[DOCUMENT EXTRACT]
◆ ◆ ◆ ◆ ◆
Show HN: QwQ-32B APIs – o1 like reasoning at 1% the cost
Ubicloud is an open source alternative to AWS. Today, we launched our inference APIs, built with open source AI models. QwQ-32B-Preview is one of those models; and it can provide o1-like reasoning at 1% the cost.
QwQ is licensed under Apache 2.0 [1] and Ubicloud under AGPL v3. We deploy open models on a cloud stack that can run anywhere. This allows us to offer great price / performance.
From an accuracy standpoint, QwQ does well in math and coding domains. For example, in the MMLU-Pro Computer Science LLM Benchmark, the accuracy rankings are as follows. Claude-3.5 Sonnet (82.5), QwQ-32B-Preview (79.1), and GPT 4o 2024-11-20 (73.1). [2]
You can start evaluating QwQ (and Llama 3B / 70B) by logging into the Ubicloud console: https://console.ubicloud.com/create-account
We also provide an AI chat box for convenience. We price the API endpoints at $0.60 per M tokens, or 100x lower than o1’s output token price. Also, when using open models, your first million tokens each month are free. This way, you can start evaluating these models today.
## OpenAI o1 or QwQ-32B
In math and coding benchmarks, QwQ-32B ties with o1 and outperforms Claude 3.5 Sonnet. In our qualitative tests, we found o1 to perform better.
For example, we asked both models to “add a pair of parentheses to the incorrect equation: 1 + 2 * 3 + 4 * 5 + 6 * 7 + 8 * 9 = 479, to make the equation true.” [3]
QwQ’s answer shows iterative reasoning steps, where the model enumerates over answers using light heuristics. o1’s answer to the same question feels like an iterative deepen-and-test (though not purely depth-first). When we asked the models harder questions, it felt that o1 could understand the question better and employ more complex strategies. [3][4]
Finally, we found that o1’s advantage in reasoning compounded with other ones. For example, we asked both models to write example Python programs. Looking at the answers, it became clear that o1 was trained on a larger data set and that it was aware of Python libraries that QwQ-32B didn’t know about. Further, QwQ-32B at times flip flopped between English and Chinese, making it harder for us to understand the model. [3]
Now, if we think that o1 has these advantages, why the heck are we doing a Show HN on QwQ-32B (and other open weight models)? Two reasons.
◆ ◆ ◆ ◆ ◆
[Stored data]

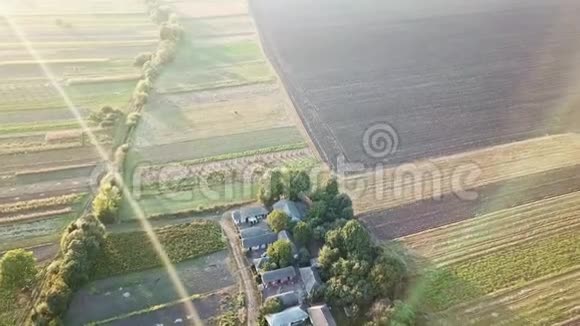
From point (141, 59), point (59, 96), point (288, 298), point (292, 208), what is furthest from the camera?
point (141, 59)

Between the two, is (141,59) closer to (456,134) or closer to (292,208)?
(292,208)

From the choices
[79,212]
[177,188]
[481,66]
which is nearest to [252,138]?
[177,188]

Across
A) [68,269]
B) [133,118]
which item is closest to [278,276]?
[68,269]

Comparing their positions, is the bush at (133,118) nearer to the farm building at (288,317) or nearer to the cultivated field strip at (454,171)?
the cultivated field strip at (454,171)

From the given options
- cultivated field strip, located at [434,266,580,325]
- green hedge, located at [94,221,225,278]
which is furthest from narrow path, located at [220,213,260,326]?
cultivated field strip, located at [434,266,580,325]

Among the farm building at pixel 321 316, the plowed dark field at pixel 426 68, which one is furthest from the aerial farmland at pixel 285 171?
the farm building at pixel 321 316

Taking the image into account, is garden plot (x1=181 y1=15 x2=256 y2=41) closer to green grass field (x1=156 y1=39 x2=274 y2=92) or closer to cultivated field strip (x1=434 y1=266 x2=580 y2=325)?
green grass field (x1=156 y1=39 x2=274 y2=92)

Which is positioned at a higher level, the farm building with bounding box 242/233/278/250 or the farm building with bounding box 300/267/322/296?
the farm building with bounding box 242/233/278/250
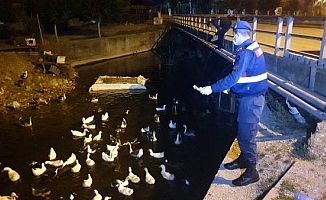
◆ ◆ ◆ ◆ ◆
[TO DO] Turn the paragraph of the QwQ-32B post that begins "We also provide an AI chat box" into a short bulleted list that keeps its main facts.

[RESULT OF THIS TASK]
- An AI chat box is offered for convenience.
- The API endpoints cost $0.60 per million tokens, 100x lower than o1's output token price.
- With open models, the first million tokens each month are free.
- This lets users start evaluating the models today.